Start of PAGE
# Positive Definiteness, Cholesky Decompositions, and Equation Solving

In today's lab, we will figure out how to test whether a matrix is positive definite, and if so, find its Cholesky decomposition. We will then compare equation solving using Cholesky to previous decompositions, like LU and QR.

## Pre-Lab

Go back to Labs 3 and 4, and review the row-reduction code we wrote there. Specifically, make sure you carefully review the `rowredpivot(A)` function you wrote for Lab 3's homework and the `LUSolve(L,U,P,v)` function from Lab 4's homework.

> ## Make a copy of this notebook (File menu -> Make a Copy...)

## Positive Definiteness

**Question 1** Write down what it means for a matrix to be positive definite.   

A matrix x is considered positive definite if x^TAx > 0 for all nonzero real x.
There are 4 ways to test if it is positive definite. 
If it is positive definite, we can write a Cholesky Decomposition for it: A = LL^T (lower and upper triangular factorization)  
Similar to least squares with A*A^T *x = 0

If it is positive definite:  
      It has to be symmetric (A = A^T)

$$u\left(t\right)\ =e^{At}u_0\$$


**Question 2** The first thing you should have written down above is that the matrix needs to be *symmetric*. Write a function called `isSym(A)` that will returns `True` if $A$ is symmetric and `False` otherwise. Note that often, matrices generated other than by hand will have small differences, so instead of checking whether two matrices are equal using `np.array_equal(A,B)`, we want to check if they're very close using `np.allclose(A,B)`.

In [265]:
#make sure to check that is square, and then you can check for the transpose.
import numpy as np
from Qiureferencefunctions import rowaddmult,fwdsub,backsub,LU,LUSolve
def isSym(A):
    rows, cols = np.shape(A)
    if rows!=cols:
        return False
    return np.allclose(A,A.T)


**Question 3** You probably used a transpose in your code above. Is that always necessary? What kind of matrices can you say immediately aren't symmetric without taking a transpose? Add code to your function above that checks this before taking transponses.
End of PAGE
Start of DATA LISTING
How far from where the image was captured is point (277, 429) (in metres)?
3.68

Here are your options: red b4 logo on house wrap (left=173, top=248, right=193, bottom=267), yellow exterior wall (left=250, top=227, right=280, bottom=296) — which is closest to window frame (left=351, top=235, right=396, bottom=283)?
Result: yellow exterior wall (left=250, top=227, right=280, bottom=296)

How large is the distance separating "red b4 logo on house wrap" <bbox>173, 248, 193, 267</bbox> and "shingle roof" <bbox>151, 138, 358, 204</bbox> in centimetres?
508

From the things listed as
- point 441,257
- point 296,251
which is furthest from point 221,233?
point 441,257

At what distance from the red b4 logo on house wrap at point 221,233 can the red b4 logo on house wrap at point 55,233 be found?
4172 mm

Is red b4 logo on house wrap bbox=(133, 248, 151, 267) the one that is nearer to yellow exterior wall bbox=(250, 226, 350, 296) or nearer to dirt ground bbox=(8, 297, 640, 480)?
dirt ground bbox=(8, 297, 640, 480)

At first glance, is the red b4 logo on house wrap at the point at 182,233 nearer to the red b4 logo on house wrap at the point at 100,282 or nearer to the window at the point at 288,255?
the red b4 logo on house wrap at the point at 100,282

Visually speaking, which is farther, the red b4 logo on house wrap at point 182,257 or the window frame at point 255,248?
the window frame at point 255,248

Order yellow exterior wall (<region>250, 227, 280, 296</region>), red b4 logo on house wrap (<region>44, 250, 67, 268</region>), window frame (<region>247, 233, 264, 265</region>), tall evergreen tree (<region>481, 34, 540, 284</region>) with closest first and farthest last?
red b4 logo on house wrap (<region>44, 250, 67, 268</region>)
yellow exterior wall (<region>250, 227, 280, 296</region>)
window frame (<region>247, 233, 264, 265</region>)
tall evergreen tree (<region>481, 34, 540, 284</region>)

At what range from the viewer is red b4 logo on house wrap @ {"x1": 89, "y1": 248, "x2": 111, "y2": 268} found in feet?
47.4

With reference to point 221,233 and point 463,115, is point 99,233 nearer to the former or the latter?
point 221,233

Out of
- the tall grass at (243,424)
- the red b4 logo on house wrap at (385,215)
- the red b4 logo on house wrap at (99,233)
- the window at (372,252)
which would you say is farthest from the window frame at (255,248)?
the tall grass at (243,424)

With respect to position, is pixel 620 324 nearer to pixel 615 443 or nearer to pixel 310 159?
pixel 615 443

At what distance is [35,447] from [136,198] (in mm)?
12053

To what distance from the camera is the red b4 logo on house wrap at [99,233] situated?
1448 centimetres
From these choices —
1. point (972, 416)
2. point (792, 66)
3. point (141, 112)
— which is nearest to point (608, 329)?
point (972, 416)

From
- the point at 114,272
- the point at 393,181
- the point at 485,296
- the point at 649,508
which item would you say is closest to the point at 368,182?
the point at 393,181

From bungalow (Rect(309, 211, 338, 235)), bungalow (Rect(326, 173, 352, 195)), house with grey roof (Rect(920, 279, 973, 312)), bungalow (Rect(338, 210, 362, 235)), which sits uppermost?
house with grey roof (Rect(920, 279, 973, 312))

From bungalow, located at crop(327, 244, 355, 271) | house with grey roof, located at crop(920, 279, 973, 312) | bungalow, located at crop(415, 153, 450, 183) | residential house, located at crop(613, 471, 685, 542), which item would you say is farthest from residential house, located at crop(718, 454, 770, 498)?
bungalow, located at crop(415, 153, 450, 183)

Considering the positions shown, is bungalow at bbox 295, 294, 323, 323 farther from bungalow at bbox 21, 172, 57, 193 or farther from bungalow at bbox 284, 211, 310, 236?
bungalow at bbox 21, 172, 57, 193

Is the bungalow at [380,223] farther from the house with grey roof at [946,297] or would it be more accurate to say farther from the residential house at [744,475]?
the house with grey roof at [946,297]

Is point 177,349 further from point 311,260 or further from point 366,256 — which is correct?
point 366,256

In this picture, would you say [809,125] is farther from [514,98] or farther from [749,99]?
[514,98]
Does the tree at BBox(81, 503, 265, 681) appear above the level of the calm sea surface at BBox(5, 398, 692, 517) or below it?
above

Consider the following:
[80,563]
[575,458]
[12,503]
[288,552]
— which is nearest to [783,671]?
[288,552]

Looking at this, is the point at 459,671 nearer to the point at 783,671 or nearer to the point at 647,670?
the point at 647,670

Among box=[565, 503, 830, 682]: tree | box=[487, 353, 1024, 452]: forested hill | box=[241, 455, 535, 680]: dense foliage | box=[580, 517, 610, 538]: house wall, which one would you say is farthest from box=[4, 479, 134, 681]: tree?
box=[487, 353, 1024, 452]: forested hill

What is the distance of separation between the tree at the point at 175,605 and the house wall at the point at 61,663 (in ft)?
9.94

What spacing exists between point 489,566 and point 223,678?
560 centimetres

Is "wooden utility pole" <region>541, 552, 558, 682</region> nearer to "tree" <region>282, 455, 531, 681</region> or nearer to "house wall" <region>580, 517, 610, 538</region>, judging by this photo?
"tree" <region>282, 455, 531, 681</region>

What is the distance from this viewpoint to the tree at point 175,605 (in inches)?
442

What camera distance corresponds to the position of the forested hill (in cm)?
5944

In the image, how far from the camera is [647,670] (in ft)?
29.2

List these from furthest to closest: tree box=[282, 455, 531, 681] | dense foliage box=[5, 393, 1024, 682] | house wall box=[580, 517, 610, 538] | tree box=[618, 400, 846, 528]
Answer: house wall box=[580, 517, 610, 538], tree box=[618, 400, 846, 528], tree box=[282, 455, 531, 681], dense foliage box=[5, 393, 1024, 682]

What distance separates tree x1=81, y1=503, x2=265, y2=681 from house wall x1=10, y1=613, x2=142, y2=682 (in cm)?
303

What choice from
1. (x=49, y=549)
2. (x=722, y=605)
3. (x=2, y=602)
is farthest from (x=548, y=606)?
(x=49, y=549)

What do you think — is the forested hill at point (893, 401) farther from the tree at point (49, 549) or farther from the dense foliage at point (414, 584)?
End of DATA LISTING
• [CHALLENGES]
1. According to Question 2 of the lab page, which NumPy function should be used instead of `np.array_equal(A,B)` to check whether two matrices are very close?
2. Rewrite the lab page from "In today's lab, we" to "nonzero real x.", substituting "assignment" for "homework" wherever it appears.
The material placed after the lab page stands on its own and has no connection to the tasks.

• [RESULTS FOR THE EXERCISE]
1. `np.allclose(A,B)`

2.
In today's lab, we will figure out how to test whether a matrix is positive definite, and if so, find its Cholesky decomposition. We will then compare equation solving using Cholesky to previous decompositions, like LU and QR.

## Pre-Lab

Go back to Labs 3 and 4, and review the row-reduction code we wrote there. Specifically, make sure you carefully review the `rowredpivot(A)` function you wrote for Lab 3's assignment and the `LUSolve(L,U,P,v)` function from Lab 4's assignment.

> ## Make a copy of this notebook (File menu -> Make a Copy...)

## Positive Definiteness

**Question 1** Write down what it means for a matrix to be positive definite.   

A matrix x is considered positive definite if x^TAx > 0 for all nonzero real x.